As organizations grow, the IT processes that support them need to mature. I like to use the Capability Maturity Model Integration (CMMI) scale when thinking about IT processes. The CMMI scale was invented by Carnegie Mellon University in 1987 and has five levels of maturity:
- Level 1 – Ad hoc – Processes are done uniquely on every execution. Need a printer? Call your friend in IT and ask if they can get you one. Need access to a database? Call the same person. Each fulfillment of those requests is done uniquely by the person you reached out to. Processes at this level are not documented and cannot be reported against.

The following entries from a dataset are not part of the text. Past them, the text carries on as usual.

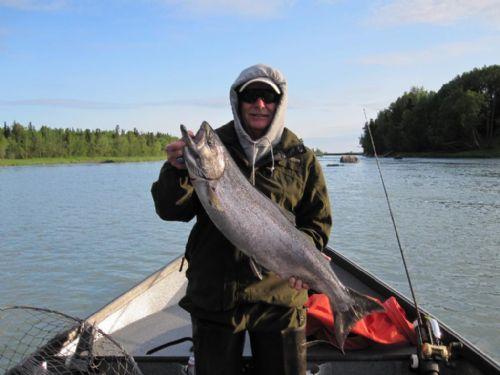 Kasilof kings june 13 001 jim rusk fishing guide alaska for Kenai river fishing report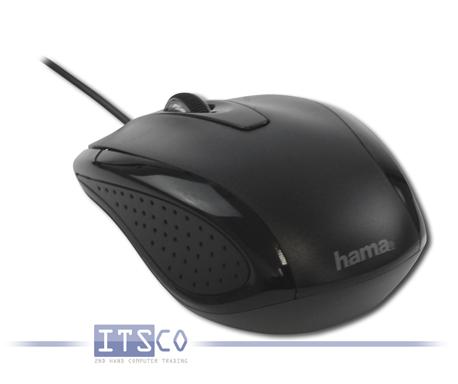 Kompakt-Maus Hama AM-5400 Optisch 3 Tasten Scrollrad USB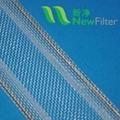 Nylon mesh air pre filter 8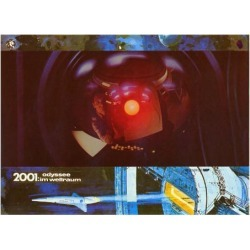Art Print: 2001: A Space Odyssey, German Movie Poster, 1968: 24x18in found on Bargain Bro Philippines from Art.com for $20.00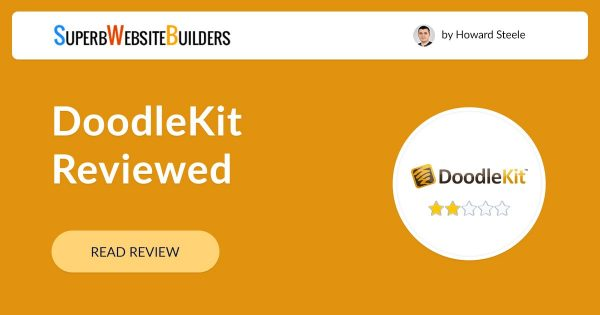 Doodlekit Review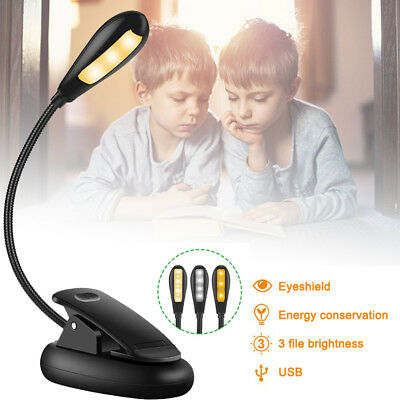 Rechargeable 7 LED Book Light Easy Clip on Reading Lights for Reading Eye-Care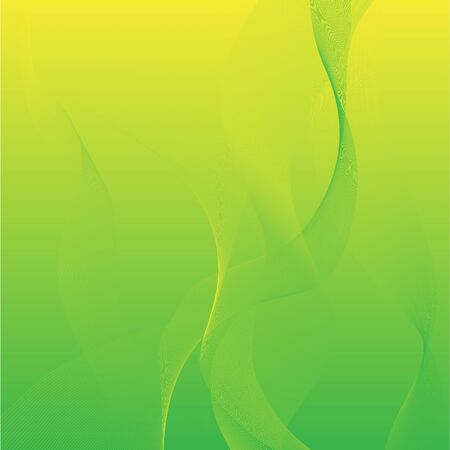 green background: green background, texture with waves, Stock Photo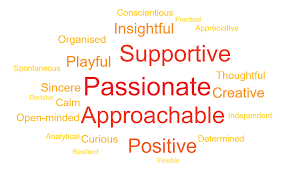 what makes a great positive educator strength chosen the most suggesting that many of the best positive educators openly show their enthusiasm for teaching this is surely good news all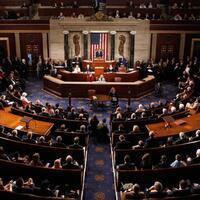 US Senate passes so-called Armenian genocide resolution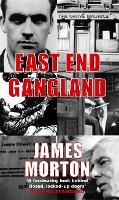 East End Gangland (Paperback)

- Level 2 – Repeatable – This level of maturity is often enforced by projects that need to be implemented and a process is invented for that specific project. Need to roll out a massive productivity suite upgrade to the entire organization? You might want to have some process so that you can ensure it’s done at least somewhat efficiently.
- Level 3 – Defined – There is a defined process that works. It may not be the best process (and some people may not follow it for this very reason) but you know how the process is supposed to be done.
- Level 4 – Managed – The process has defined metrics that can be reported against. Here is the sweet spot where you can determine where the process’ inefficiencies are and work proactively to make improvements.
- Level 5 – Optimized – Processes are streamlined and touch points between multiple process are identified and integrated. This is the magical point where repeating incidents spawn problems that initiate changes to push out releases and it’s all tracked in a service-based CMDB. This is ITILtopia.
The strange thing is that Level 1 maturity is fine for small organizations that don’t have compliance regulation requirements. In fact, putting in lots of process overhead for organizations of less than 100 employees is truthfully a waste of time and money. The problem arises when companies experience a lot of growth. What worked when the company was less than 100 employees won’t scale when the company starts pushing the > 1000 threshold.
The DBA might not mind a request every once in a while to grant access to a reporting server, but if they start getting requests every day (or multiple times a day) for that same task, they will start complaining that they are being “randomized” and that they can’t do their job. What’s worse is that the company is paying some pretty big bucks to this professional to do very technical work. Paying them to do what is essentially account management is not the best use of the company’s resources.
When this stage happens is when companies realize that they need to up their process management game. Or, it happens when they come under a compliance regulation and get audited. If a company is truly at a Level 1 maturity and needs to get to Level 3 to meet ISO 27000 process documentation requirements, a lot of heavy lifting will be involved.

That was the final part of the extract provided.